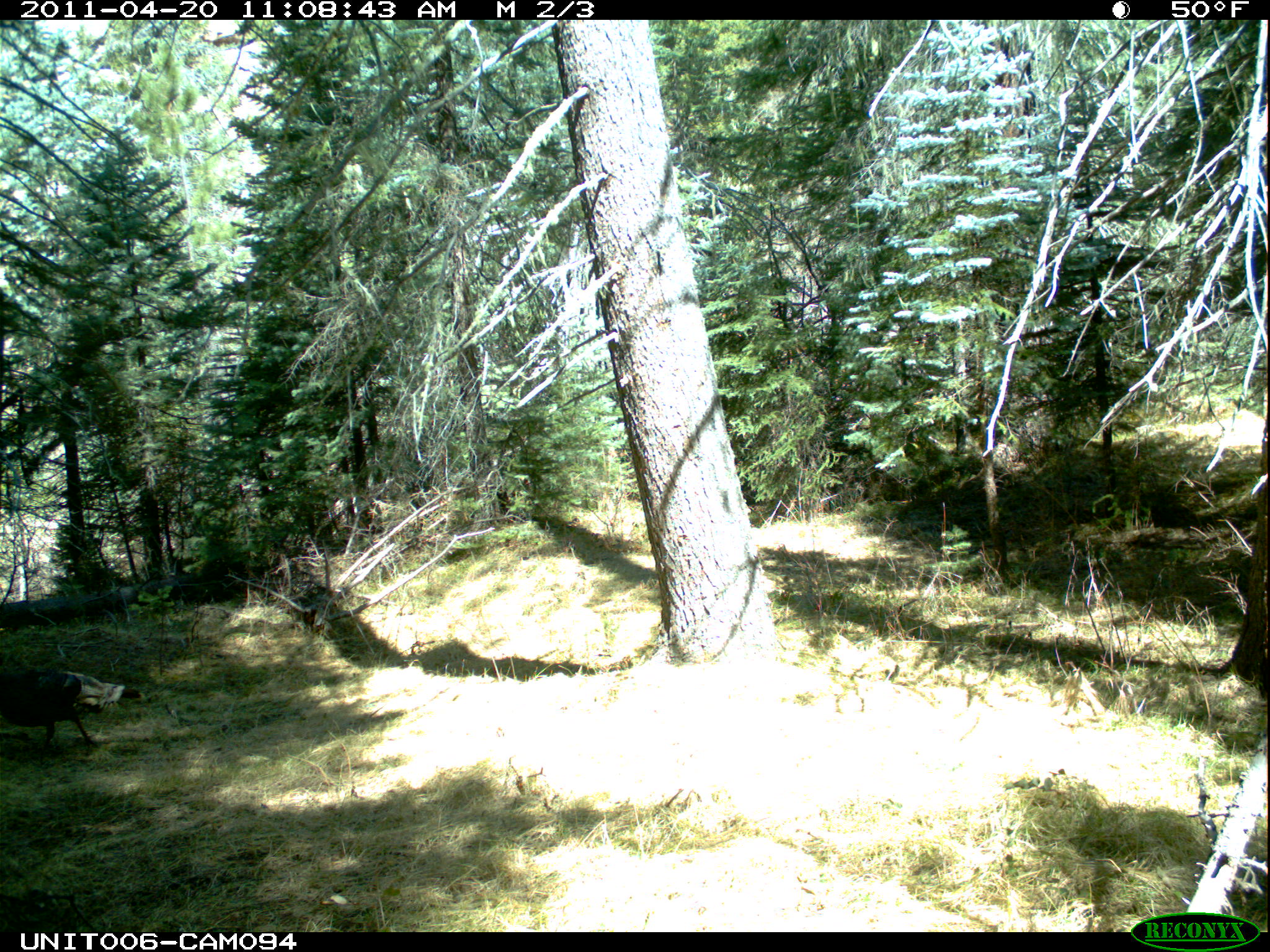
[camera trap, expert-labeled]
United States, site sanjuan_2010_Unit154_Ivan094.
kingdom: Animalia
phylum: Chordata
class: Aves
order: Galliformes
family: Phasianidae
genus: Meleagris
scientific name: Meleagris gallopavo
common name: wild turkey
Meleagris gallopavo (wild turkey).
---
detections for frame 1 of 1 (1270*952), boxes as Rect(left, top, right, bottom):
animal: Rect(0, 668, 146, 750)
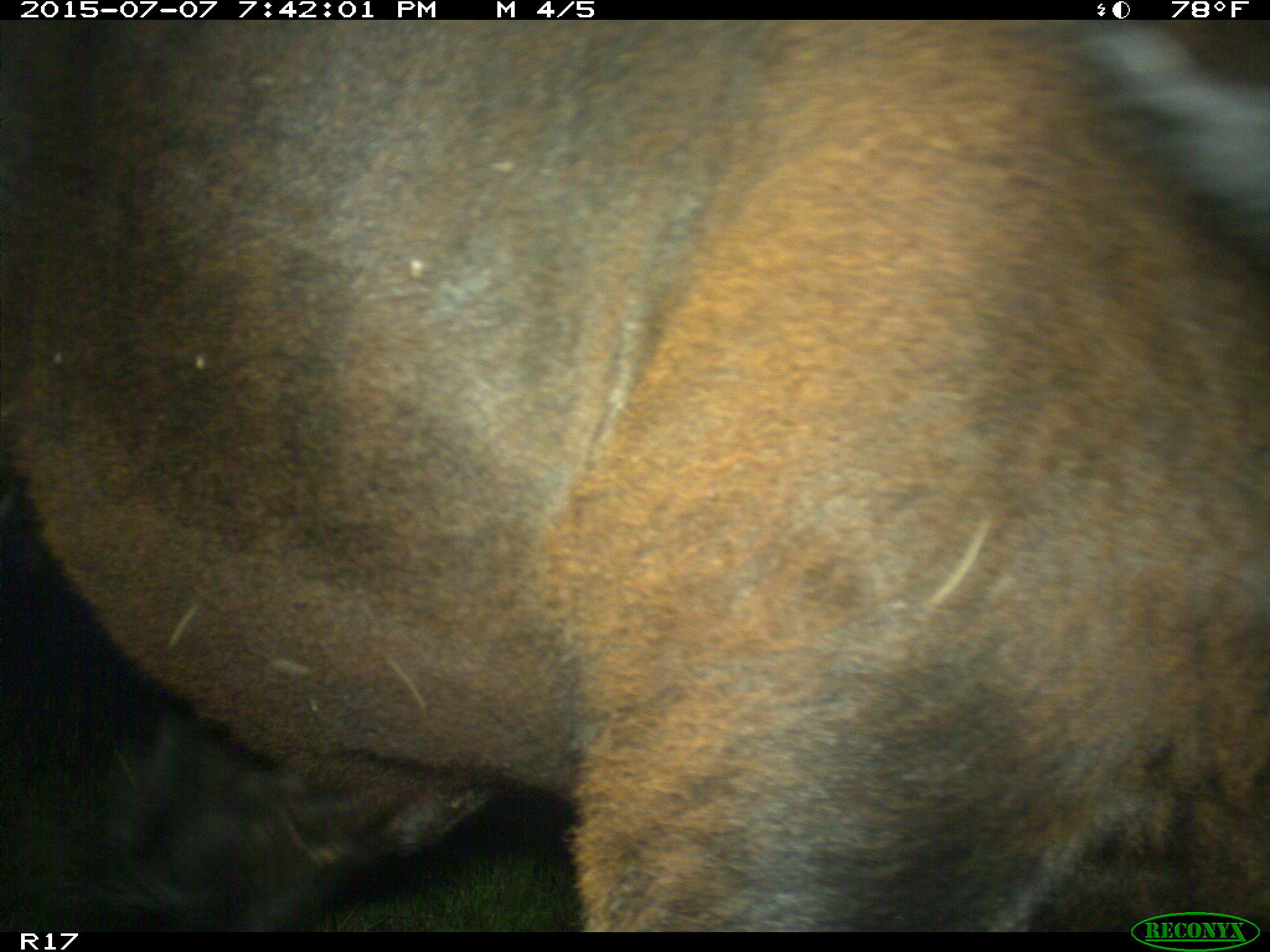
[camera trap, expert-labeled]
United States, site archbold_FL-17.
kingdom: Animalia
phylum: Chordata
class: Mammalia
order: Artiodactyla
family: Bovidae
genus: Bos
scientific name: Bos taurus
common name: domestic cow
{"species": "Bos taurus (domestic cow)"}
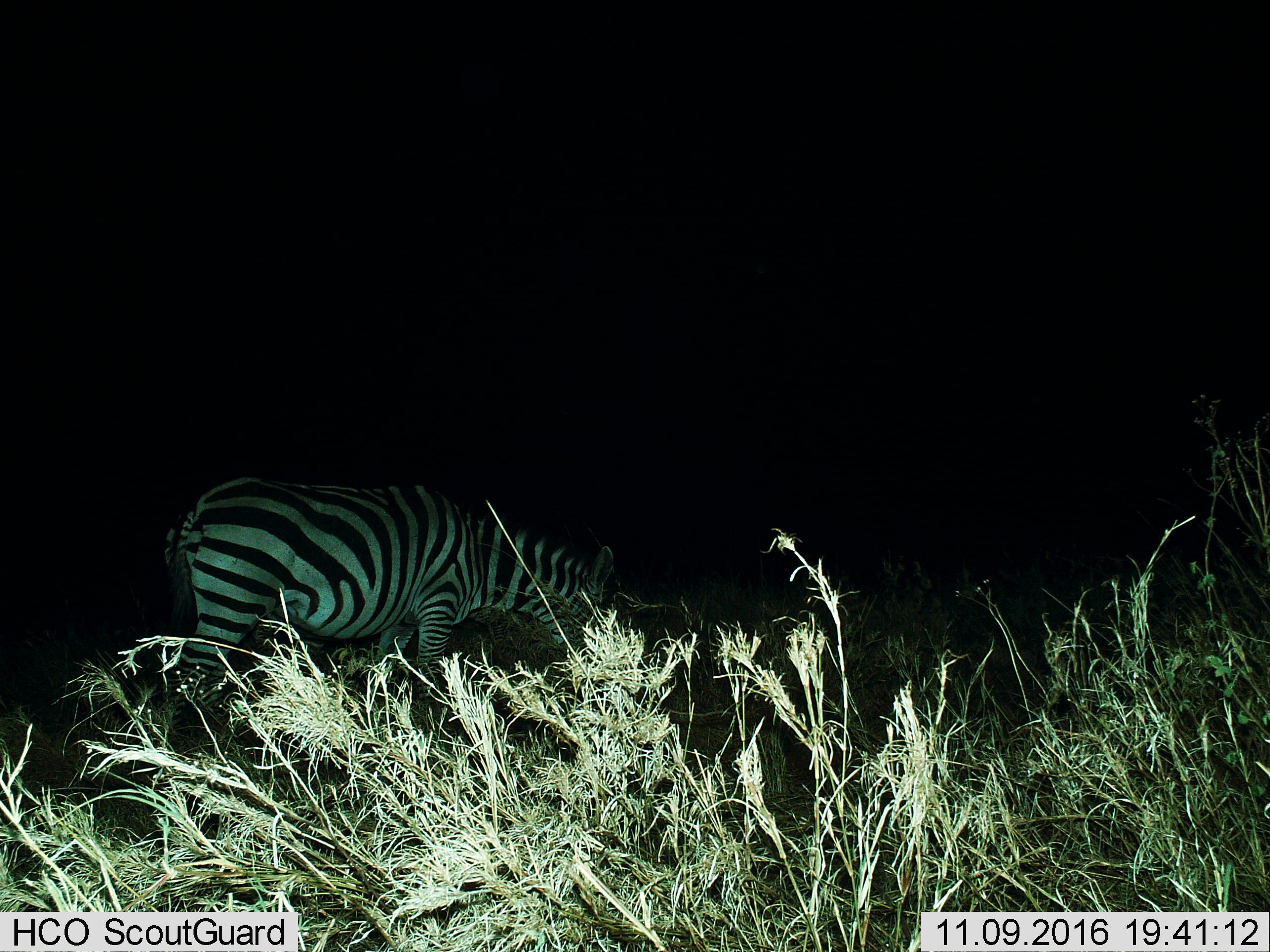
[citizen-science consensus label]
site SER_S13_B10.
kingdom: Animalia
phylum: Chordata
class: Mammalia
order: Perissodactyla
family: Equidae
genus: Equus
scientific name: Equus quagga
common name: plains zebra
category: zebraplains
Zebraplains (plains zebra) (Equus quagga), count 1. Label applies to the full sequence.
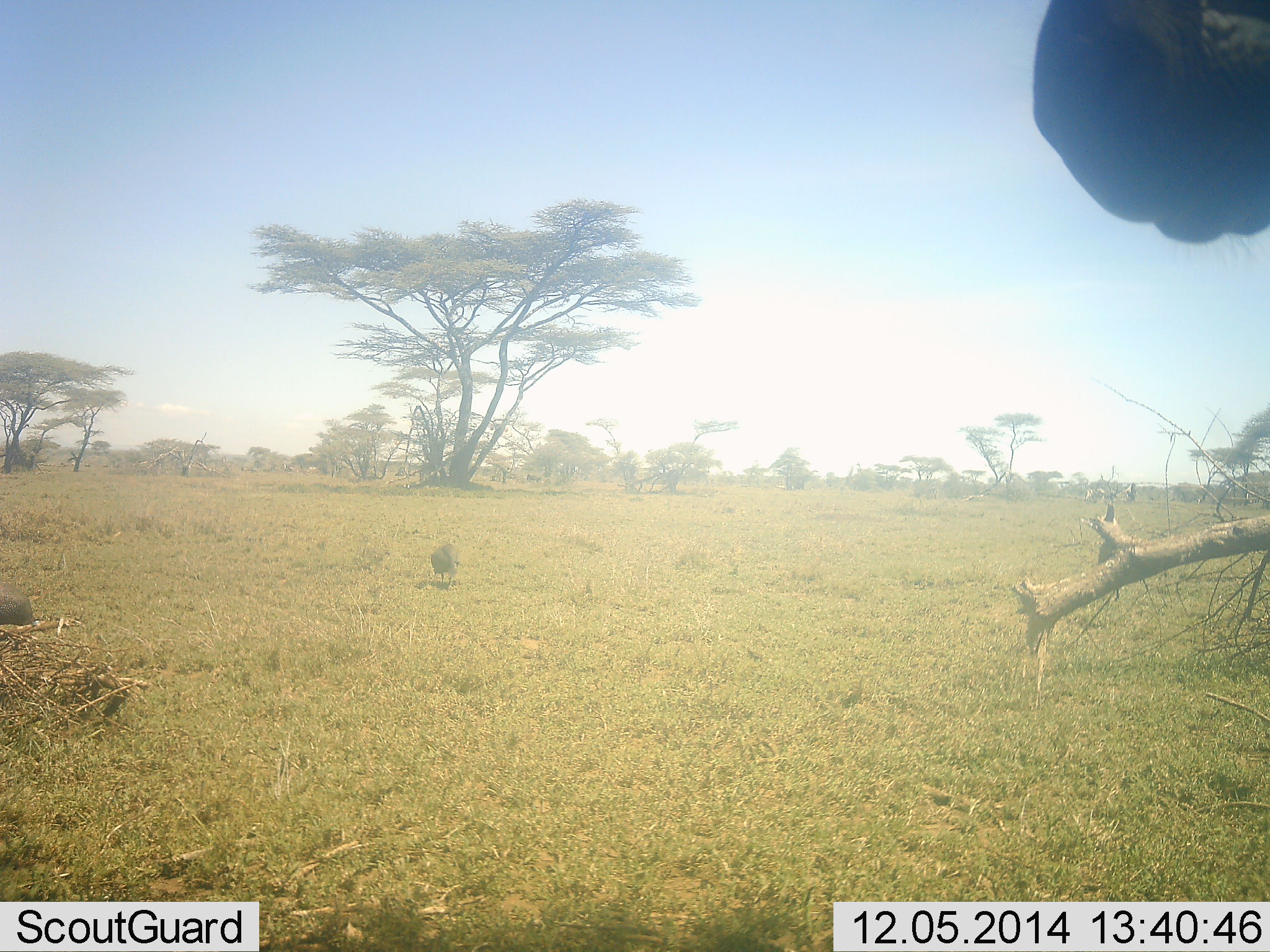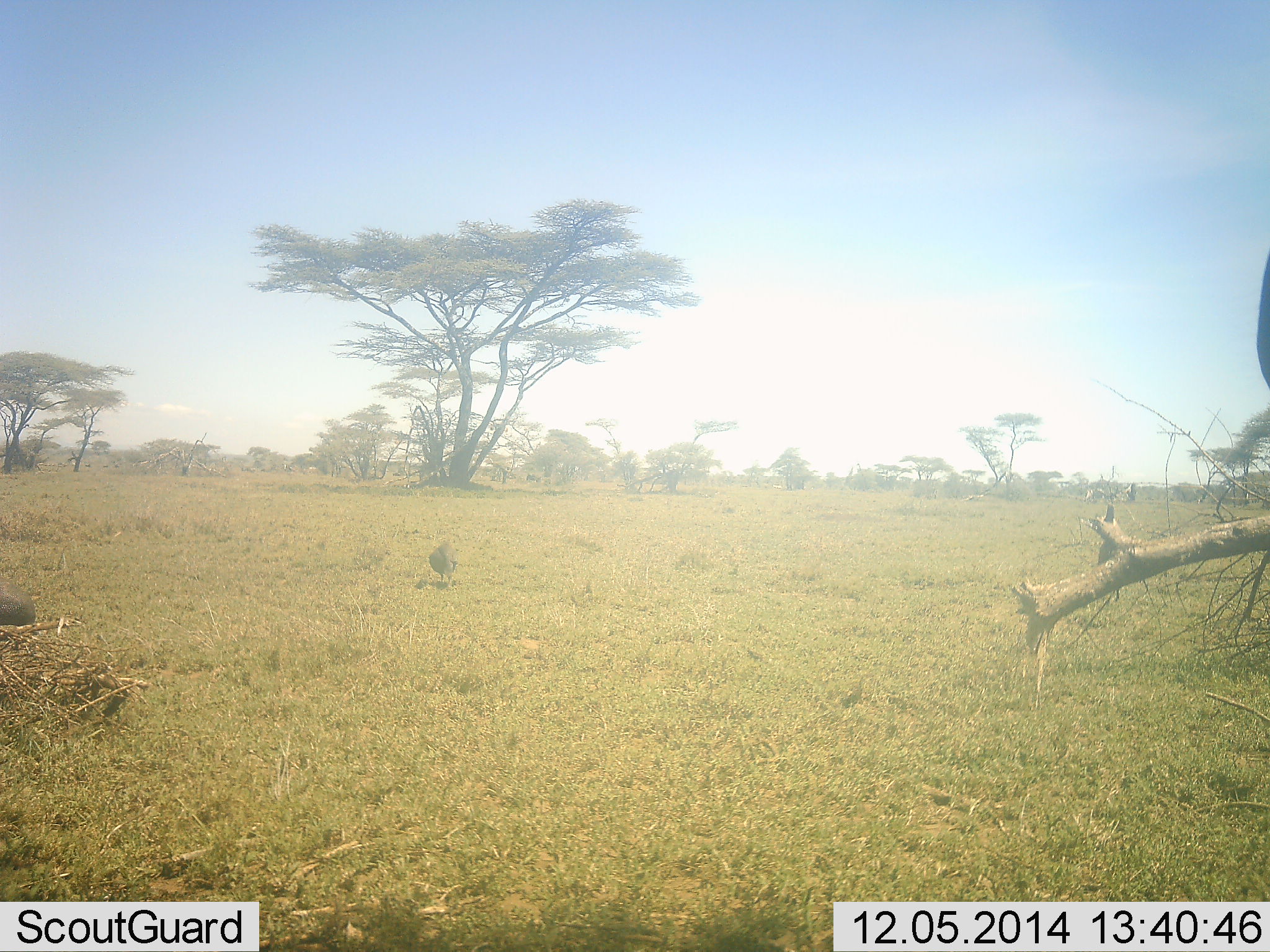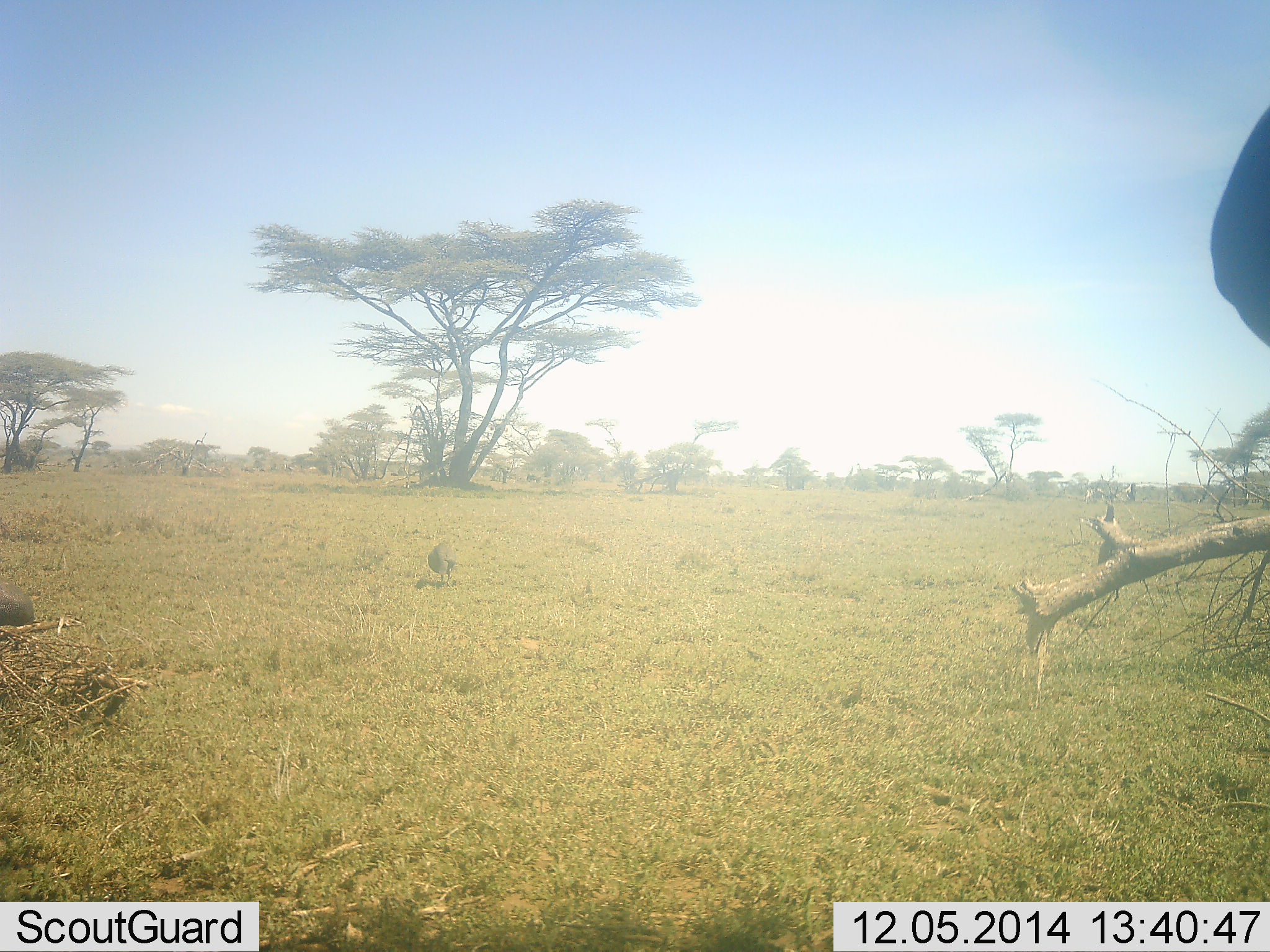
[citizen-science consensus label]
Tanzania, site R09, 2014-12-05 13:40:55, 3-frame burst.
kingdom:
----
Word for word, repeat all of the entries above, leaving out the pictures.

[camera trap, expert-labeled]
United States, site sanjuan_2010_Unit154_Ivan094.
kingdom: Animalia
phylum: Chordata
class: Aves
order: Galliformes
family: Phasianidae
genus: Meleagris
scientific name: Meleagris gallopavo
common name: wild turkey
Meleagris gallopavo (wild turkey).
---
detections for frame 1 of 1 (1270*952), boxes as Rect(left, top, right, bottom):
animal: Rect(0, 668, 146, 750)
[camera trap, expert-labeled]
United States, site archbold_FL-17.
kingdom: Animalia
phylum: Chordata
class: Mammalia
order: Artiodactyla
family: Bovidae
genus: Bos
scientific name: Bos taurus
common name: domestic cow
{"species": "Bos taurus (domestic cow)"}
[citizen-science consensus label]
site SER_S13_B10.
kingdom: Animalia
phylum: Chordata
class: Mammalia
order: Perissodactyla
family: Equidae
genus: Equus
scientific name: Equus quagga
common name: plains zebra
category: zebraplains
Zebraplains (plains zebra) (Equus quagga), count 1. Label applies to the full sequence.
[citizen-science consensus label]
Tanzania, site R09, 2014-12-05 13:40:55, 3-frame burst.
kingdom:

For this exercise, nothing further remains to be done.